▸ **Records to use**
···

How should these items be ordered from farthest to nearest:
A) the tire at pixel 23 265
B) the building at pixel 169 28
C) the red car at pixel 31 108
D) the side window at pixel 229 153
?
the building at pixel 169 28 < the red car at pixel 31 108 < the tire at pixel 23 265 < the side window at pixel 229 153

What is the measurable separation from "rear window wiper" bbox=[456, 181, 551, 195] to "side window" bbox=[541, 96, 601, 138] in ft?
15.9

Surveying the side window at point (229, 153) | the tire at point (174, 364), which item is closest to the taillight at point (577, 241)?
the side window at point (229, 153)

···

▸ **Exercise instructions**
Write out the data again, swapping "bbox" for "bounding box" and leaving everything else the same.

▸ **Task response**
How should these items be ordered from farthest to nearest:
A) the tire at pixel 23 265
B) the building at pixel 169 28
C) the red car at pixel 31 108
D) the side window at pixel 229 153
?
the building at pixel 169 28 < the red car at pixel 31 108 < the tire at pixel 23 265 < the side window at pixel 229 153

What is the measurable separation from "rear window wiper" bounding box=[456, 181, 551, 195] to "side window" bounding box=[541, 96, 601, 138] in ft?
15.9

Surveying the side window at point (229, 153) | the tire at point (174, 364), which item is closest to the taillight at point (577, 241)?
the side window at point (229, 153)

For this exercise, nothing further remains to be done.